Roasted Tomato and Red Pepper Soup


Roasted Tomato and Red Pepper Soup


Soup Ingredients;


4 lbs. Roma Tomatoes sliced in half

1 red pepper chopped

2 red onions chopped

4 cloves garlic chopped

1 tablespoon sugar

sea salt

fresh black pepper

1/2 cup olive oil

1-2 cups vegetable broth


Basil Oil Ingredients;


1 cup fresh basil

1/2 cup olive oil

salt to taste


For Soup;

Preheat oven to 350 degrees

Slice tomatoes in half and place on a large baking sheet in a single layer. Sprinkle chopped red pepper, onions, and garlic over tomatoes. Sprinkle sugar, salt, black pepper and olive oil over vegetables. Place in oven and bake until tomatoes are golden brown on cut sides, approximately 1- 1 1/2 hours.


Remove from oven and allow to cool. Put vegetables along with all juices in food processor or blender and process until smooth. You will most likely need to do this in 2 batches. 

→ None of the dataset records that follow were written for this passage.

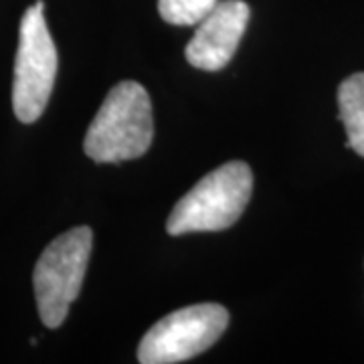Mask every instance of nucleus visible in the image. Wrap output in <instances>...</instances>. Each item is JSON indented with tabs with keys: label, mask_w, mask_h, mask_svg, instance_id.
I'll use <instances>...</instances> for the list:
<instances>
[{
	"label": "nucleus",
	"mask_w": 364,
	"mask_h": 364,
	"mask_svg": "<svg viewBox=\"0 0 364 364\" xmlns=\"http://www.w3.org/2000/svg\"><path fill=\"white\" fill-rule=\"evenodd\" d=\"M154 138L152 102L136 81L114 85L95 114L83 140L85 154L100 162H124L144 156Z\"/></svg>",
	"instance_id": "nucleus-1"
},
{
	"label": "nucleus",
	"mask_w": 364,
	"mask_h": 364,
	"mask_svg": "<svg viewBox=\"0 0 364 364\" xmlns=\"http://www.w3.org/2000/svg\"><path fill=\"white\" fill-rule=\"evenodd\" d=\"M253 193V172L245 162H227L203 176L170 213V235L223 231L243 215Z\"/></svg>",
	"instance_id": "nucleus-2"
},
{
	"label": "nucleus",
	"mask_w": 364,
	"mask_h": 364,
	"mask_svg": "<svg viewBox=\"0 0 364 364\" xmlns=\"http://www.w3.org/2000/svg\"><path fill=\"white\" fill-rule=\"evenodd\" d=\"M91 247L90 227H75L59 235L41 253L33 272V286L41 320L47 328H59L65 322L87 272Z\"/></svg>",
	"instance_id": "nucleus-3"
},
{
	"label": "nucleus",
	"mask_w": 364,
	"mask_h": 364,
	"mask_svg": "<svg viewBox=\"0 0 364 364\" xmlns=\"http://www.w3.org/2000/svg\"><path fill=\"white\" fill-rule=\"evenodd\" d=\"M43 0L26 9L18 28V49L14 59L13 107L23 124H33L49 104L57 77V47L47 28Z\"/></svg>",
	"instance_id": "nucleus-4"
},
{
	"label": "nucleus",
	"mask_w": 364,
	"mask_h": 364,
	"mask_svg": "<svg viewBox=\"0 0 364 364\" xmlns=\"http://www.w3.org/2000/svg\"><path fill=\"white\" fill-rule=\"evenodd\" d=\"M229 326V312L219 304L186 306L158 320L138 346L142 364L184 363L210 348Z\"/></svg>",
	"instance_id": "nucleus-5"
},
{
	"label": "nucleus",
	"mask_w": 364,
	"mask_h": 364,
	"mask_svg": "<svg viewBox=\"0 0 364 364\" xmlns=\"http://www.w3.org/2000/svg\"><path fill=\"white\" fill-rule=\"evenodd\" d=\"M247 2L223 0L198 23L186 45V61L203 71H219L233 59L249 23Z\"/></svg>",
	"instance_id": "nucleus-6"
},
{
	"label": "nucleus",
	"mask_w": 364,
	"mask_h": 364,
	"mask_svg": "<svg viewBox=\"0 0 364 364\" xmlns=\"http://www.w3.org/2000/svg\"><path fill=\"white\" fill-rule=\"evenodd\" d=\"M338 107L348 136L346 146L364 156V73H354L340 83Z\"/></svg>",
	"instance_id": "nucleus-7"
},
{
	"label": "nucleus",
	"mask_w": 364,
	"mask_h": 364,
	"mask_svg": "<svg viewBox=\"0 0 364 364\" xmlns=\"http://www.w3.org/2000/svg\"><path fill=\"white\" fill-rule=\"evenodd\" d=\"M219 0H158L160 16L176 26L198 25L207 16Z\"/></svg>",
	"instance_id": "nucleus-8"
}]
</instances>
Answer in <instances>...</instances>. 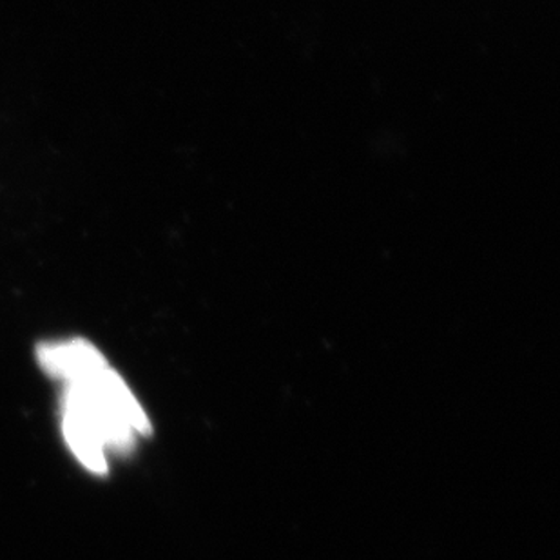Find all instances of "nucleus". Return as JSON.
<instances>
[{
	"instance_id": "1",
	"label": "nucleus",
	"mask_w": 560,
	"mask_h": 560,
	"mask_svg": "<svg viewBox=\"0 0 560 560\" xmlns=\"http://www.w3.org/2000/svg\"><path fill=\"white\" fill-rule=\"evenodd\" d=\"M63 430H66L68 443L71 444L74 454L79 455V459L90 470L106 474V457H104V444L101 438L88 423V419L68 402H63Z\"/></svg>"
}]
</instances>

Place pureed mixture in soup pot. Add 1- 2 cups of vegetable broth to make soup desired consistency. Bring to a boil, reduce heat and simmer until ready to serve.


For Basil Oil;

Place basil and oil in a small processor, or blender and puree until smooth. Add salt to taste. 


Both the soup and the basil oil can be made ahead a day ahead. The soup can also be frozen until ready to serve. 


A note;

Please do not leave out the sugar. The sugar helps to take any bitterness out of the tomatoes.